КРЕДИТОМАНИЯ
Табуретка седьмая
Чрезмерная доверчивость погубила немало уважаемых сограждан. Её нещадно эксплуатировал ещё сам Великий Комбинатор, ею не брезгуют и его многочисленные последователи. Один из них, по имени Богдан, заслуживает подробного и тщательного описания в соответствии с масштабом причинённого вредительства на просторах любимой отчизны. Есть воры-карманники, есть форточники, а я вам хочу представить новый тип – воров-кредитоманов.
Богдану было больше 50 лет, он родился в Советском Союзе и порядком попутешествовал по его бескрайним просторам. За эти годы колоритный мужчина непонятной национальности смог наполнить удивительно пёструю копилку житейскими анекдотами и богатым опытом претворения в жизнь сомнительных коммерческих проектов.
Достойнейший из последователей Великого Комбинатора родился в Узбекистане, в документах был записан турком, но в анамнезе самостоятельно изыскал и еврейские, и дагестанские корни.

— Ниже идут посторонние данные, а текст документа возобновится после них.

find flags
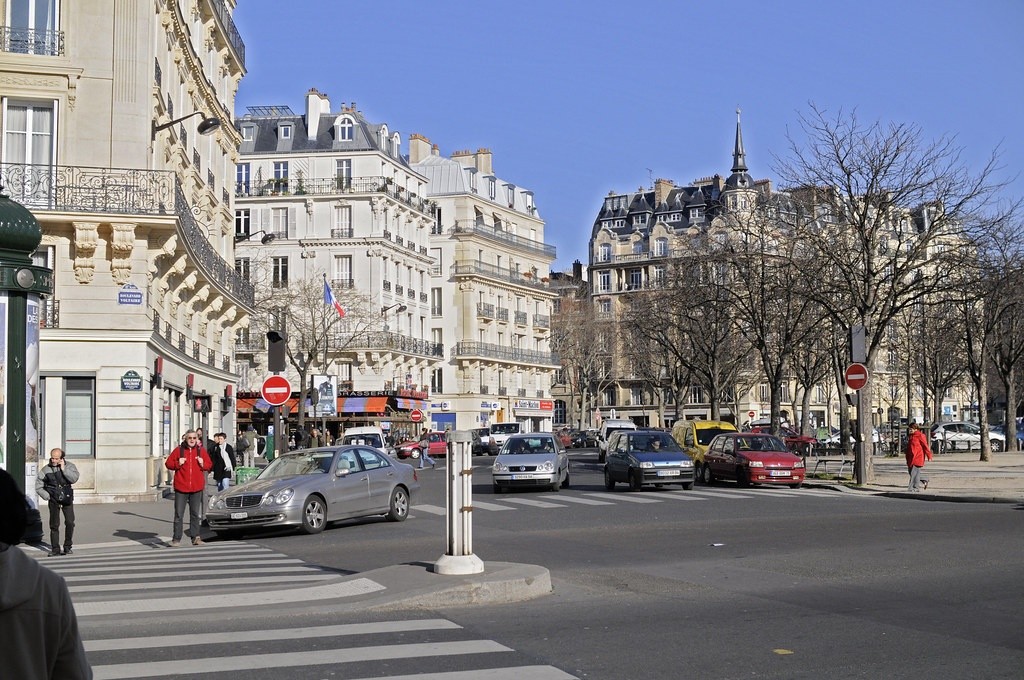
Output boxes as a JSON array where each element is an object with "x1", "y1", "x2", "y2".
[{"x1": 324, "y1": 280, "x2": 345, "y2": 318}]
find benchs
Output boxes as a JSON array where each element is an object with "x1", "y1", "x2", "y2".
[{"x1": 812, "y1": 448, "x2": 855, "y2": 480}]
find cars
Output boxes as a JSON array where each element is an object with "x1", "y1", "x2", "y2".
[
  {"x1": 927, "y1": 421, "x2": 1006, "y2": 452},
  {"x1": 205, "y1": 444, "x2": 419, "y2": 538},
  {"x1": 876, "y1": 421, "x2": 906, "y2": 439},
  {"x1": 603, "y1": 431, "x2": 694, "y2": 491},
  {"x1": 822, "y1": 426, "x2": 885, "y2": 444},
  {"x1": 701, "y1": 433, "x2": 806, "y2": 490},
  {"x1": 464, "y1": 425, "x2": 600, "y2": 456},
  {"x1": 394, "y1": 431, "x2": 447, "y2": 460},
  {"x1": 749, "y1": 427, "x2": 823, "y2": 456},
  {"x1": 991, "y1": 421, "x2": 1024, "y2": 449},
  {"x1": 491, "y1": 433, "x2": 572, "y2": 494}
]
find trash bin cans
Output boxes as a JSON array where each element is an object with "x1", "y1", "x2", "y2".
[{"x1": 236, "y1": 467, "x2": 259, "y2": 486}]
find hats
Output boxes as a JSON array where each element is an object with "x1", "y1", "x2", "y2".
[{"x1": 247, "y1": 427, "x2": 253, "y2": 431}]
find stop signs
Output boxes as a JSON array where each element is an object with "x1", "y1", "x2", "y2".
[
  {"x1": 749, "y1": 412, "x2": 755, "y2": 417},
  {"x1": 261, "y1": 376, "x2": 292, "y2": 406},
  {"x1": 410, "y1": 411, "x2": 422, "y2": 422},
  {"x1": 845, "y1": 363, "x2": 869, "y2": 390}
]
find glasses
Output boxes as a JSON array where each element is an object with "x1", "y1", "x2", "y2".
[{"x1": 188, "y1": 437, "x2": 196, "y2": 439}]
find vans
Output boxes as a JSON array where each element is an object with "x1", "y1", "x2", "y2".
[
  {"x1": 340, "y1": 427, "x2": 391, "y2": 469},
  {"x1": 596, "y1": 420, "x2": 638, "y2": 463},
  {"x1": 670, "y1": 419, "x2": 751, "y2": 487}
]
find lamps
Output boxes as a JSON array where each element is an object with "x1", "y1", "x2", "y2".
[
  {"x1": 381, "y1": 303, "x2": 407, "y2": 316},
  {"x1": 152, "y1": 112, "x2": 220, "y2": 141},
  {"x1": 233, "y1": 230, "x2": 275, "y2": 249}
]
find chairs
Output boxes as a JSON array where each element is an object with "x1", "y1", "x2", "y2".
[{"x1": 337, "y1": 459, "x2": 351, "y2": 469}]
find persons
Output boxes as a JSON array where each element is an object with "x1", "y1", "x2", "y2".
[
  {"x1": 165, "y1": 430, "x2": 212, "y2": 547},
  {"x1": 514, "y1": 438, "x2": 554, "y2": 454},
  {"x1": 417, "y1": 428, "x2": 436, "y2": 468},
  {"x1": 905, "y1": 422, "x2": 933, "y2": 492},
  {"x1": 294, "y1": 425, "x2": 335, "y2": 450},
  {"x1": 35, "y1": 448, "x2": 80, "y2": 557},
  {"x1": 182, "y1": 425, "x2": 261, "y2": 492},
  {"x1": 646, "y1": 435, "x2": 666, "y2": 450},
  {"x1": 0, "y1": 468, "x2": 97, "y2": 680}
]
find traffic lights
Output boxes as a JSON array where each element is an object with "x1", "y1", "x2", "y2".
[{"x1": 266, "y1": 331, "x2": 286, "y2": 372}]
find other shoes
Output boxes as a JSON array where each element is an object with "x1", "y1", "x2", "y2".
[
  {"x1": 165, "y1": 539, "x2": 181, "y2": 547},
  {"x1": 923, "y1": 479, "x2": 929, "y2": 489},
  {"x1": 192, "y1": 538, "x2": 206, "y2": 545},
  {"x1": 48, "y1": 551, "x2": 61, "y2": 557},
  {"x1": 432, "y1": 463, "x2": 436, "y2": 468},
  {"x1": 64, "y1": 549, "x2": 73, "y2": 555},
  {"x1": 417, "y1": 467, "x2": 423, "y2": 469}
]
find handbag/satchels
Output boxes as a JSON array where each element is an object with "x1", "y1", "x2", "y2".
[
  {"x1": 418, "y1": 439, "x2": 428, "y2": 447},
  {"x1": 237, "y1": 437, "x2": 250, "y2": 452}
]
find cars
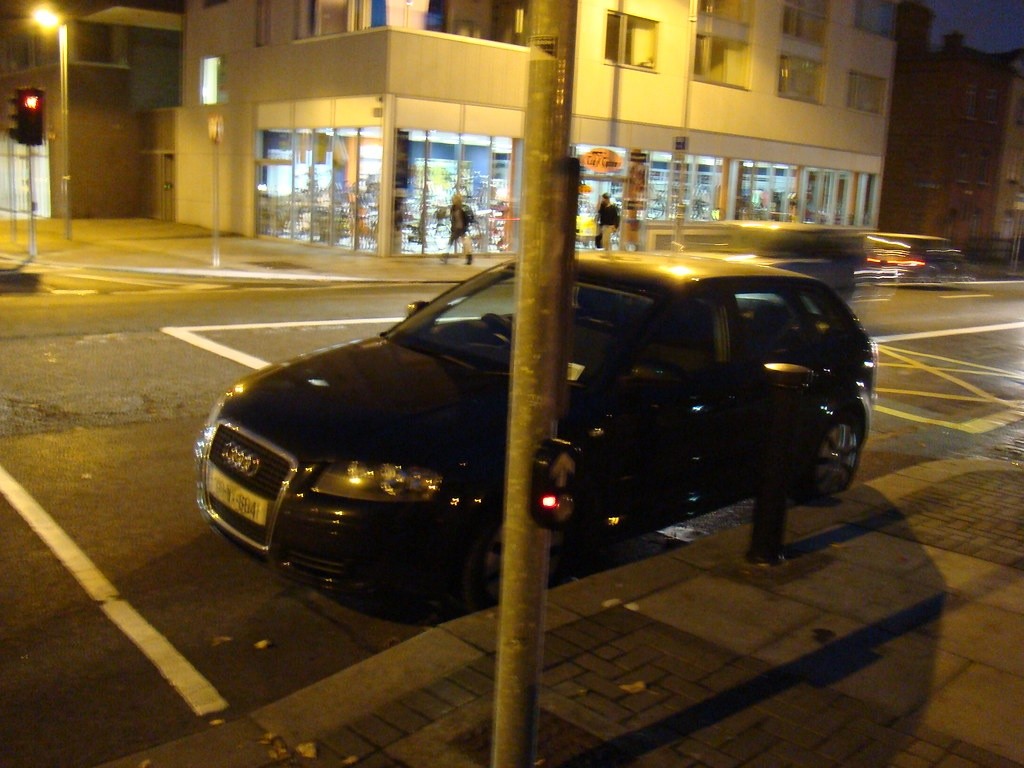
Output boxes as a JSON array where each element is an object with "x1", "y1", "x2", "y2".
[
  {"x1": 192, "y1": 249, "x2": 878, "y2": 622},
  {"x1": 729, "y1": 229, "x2": 864, "y2": 293}
]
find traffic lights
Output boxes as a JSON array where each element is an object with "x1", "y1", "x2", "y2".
[{"x1": 7, "y1": 87, "x2": 45, "y2": 146}]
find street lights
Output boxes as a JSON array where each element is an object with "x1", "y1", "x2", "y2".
[{"x1": 33, "y1": 7, "x2": 72, "y2": 238}]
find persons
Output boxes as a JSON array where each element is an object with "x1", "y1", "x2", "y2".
[
  {"x1": 439, "y1": 195, "x2": 476, "y2": 265},
  {"x1": 596, "y1": 191, "x2": 622, "y2": 252}
]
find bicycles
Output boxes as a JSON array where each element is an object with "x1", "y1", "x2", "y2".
[{"x1": 257, "y1": 165, "x2": 817, "y2": 253}]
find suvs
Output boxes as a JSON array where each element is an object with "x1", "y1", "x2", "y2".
[{"x1": 860, "y1": 232, "x2": 966, "y2": 282}]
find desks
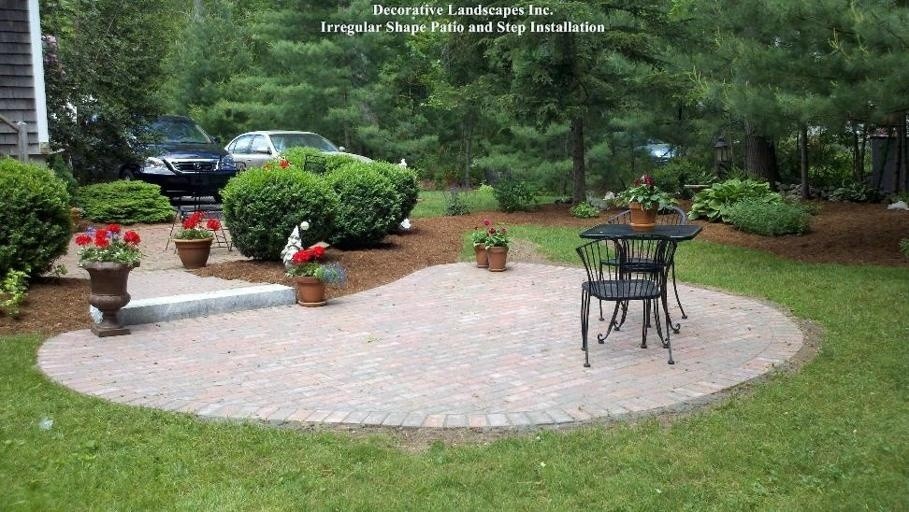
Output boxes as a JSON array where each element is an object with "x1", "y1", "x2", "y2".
[{"x1": 580, "y1": 223, "x2": 703, "y2": 348}]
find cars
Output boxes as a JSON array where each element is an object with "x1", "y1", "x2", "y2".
[
  {"x1": 632, "y1": 143, "x2": 685, "y2": 166},
  {"x1": 221, "y1": 129, "x2": 379, "y2": 184},
  {"x1": 795, "y1": 120, "x2": 872, "y2": 143}
]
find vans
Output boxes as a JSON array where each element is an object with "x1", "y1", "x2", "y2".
[{"x1": 87, "y1": 109, "x2": 236, "y2": 204}]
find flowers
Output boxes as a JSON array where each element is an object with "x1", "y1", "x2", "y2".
[
  {"x1": 481, "y1": 226, "x2": 511, "y2": 246},
  {"x1": 603, "y1": 173, "x2": 674, "y2": 209},
  {"x1": 74, "y1": 221, "x2": 147, "y2": 263},
  {"x1": 473, "y1": 219, "x2": 491, "y2": 245},
  {"x1": 172, "y1": 208, "x2": 224, "y2": 240},
  {"x1": 289, "y1": 245, "x2": 350, "y2": 286}
]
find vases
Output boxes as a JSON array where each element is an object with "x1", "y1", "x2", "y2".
[
  {"x1": 294, "y1": 276, "x2": 328, "y2": 305},
  {"x1": 473, "y1": 243, "x2": 490, "y2": 269},
  {"x1": 485, "y1": 247, "x2": 509, "y2": 272},
  {"x1": 174, "y1": 238, "x2": 214, "y2": 269},
  {"x1": 80, "y1": 259, "x2": 141, "y2": 337},
  {"x1": 629, "y1": 200, "x2": 657, "y2": 229}
]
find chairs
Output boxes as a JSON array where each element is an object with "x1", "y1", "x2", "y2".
[
  {"x1": 577, "y1": 231, "x2": 677, "y2": 369},
  {"x1": 597, "y1": 203, "x2": 691, "y2": 322}
]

Богдан хорошо владел разговорными диалектами разных постсоветских языков: как и положено сыну турецкоподданного, с турками бегло тараторил по-турецки, с казахами – по-казахски, хорошо владел русским, знал несколько ёмких предложений на горских наречиях, радостно приветствовал узбеков на их родном языке, дополнительно мог худо-бедно изъясняться по-уйгурски и по-таджикски.
С такими лингвистическими талантами человек мог сделать неплохую карьеру в языкознании, но проблема крылась в том, что Богдан освоил только разговорные обороты, писать он мог лишь на русском и то с грубыми орфографическими ошибками. Одним словом, наша табуретка была одарённой, но неграмотной. Во внешности тоже отразился космополитизм неординарной натуры. Рельефный нос выступал, как флагманский крейсер, и задавал курс кораблю. Налысо обритый череп правильной формы был украшен небольшим кокетливым шрамом слева выше виска. По словам его владельца – результат неудачного падения, согласно нашим не подтверждённым фактами домыслам – последствия неприятного разговора. Лучше было не подпадать под гипнотическое воздействие больших навыкате глаз, в которых сплавились семитская грусть и турецкое жизнелюбие. Когда Богдан начинал своё повествование, его глаза словно дополняли речь богатыми эпитетами и меткими метафорами, светились, оживали, горячились и молились. Но чаще всего во взгляде имело место мечтательное выражение.
Богдан родился артистом. То, что он им не стал, – большое упущение для театральных подмостков. Посудите сами: человек без высшего образования, не особенно эрудированный, обладает удивительным свойством заражать своими идеями и внушать веру в свои слова. Он представал перед собеседником то вальяжным пресыщенным олигархом, то грамотным преуспевающим бизнесменом, то простоватым рыночным торговцем, а иногда – даже честным тружеником полей. Богдан умел продумывать всё до мельчайших подробностей, что делает честь нашему герою и подает отличный пример для подражания уважаемым читателям. Когда он собирался в банк, то надевал дорогой костюм с галстуком, туфли блестели, а речь становилась сдержанной и уверенной. На деловой встрече партнёр видел коммуникабельного и энергичного коммерсанта в добротном кожаном пиджаке и хорошо сидящих джинсах. С наёмными работниками в поле разговаривал совсем небогатый простецкий рубаха-парень в мятой клетчатой рубашонке, которая ему откровенно мала, и мешковатых крестьянских брюках цвета скошенной кукурузы.
Нам же повезло лицезреть сына турецкоподданного в самых разных его амплуа: от олигарха до нищего.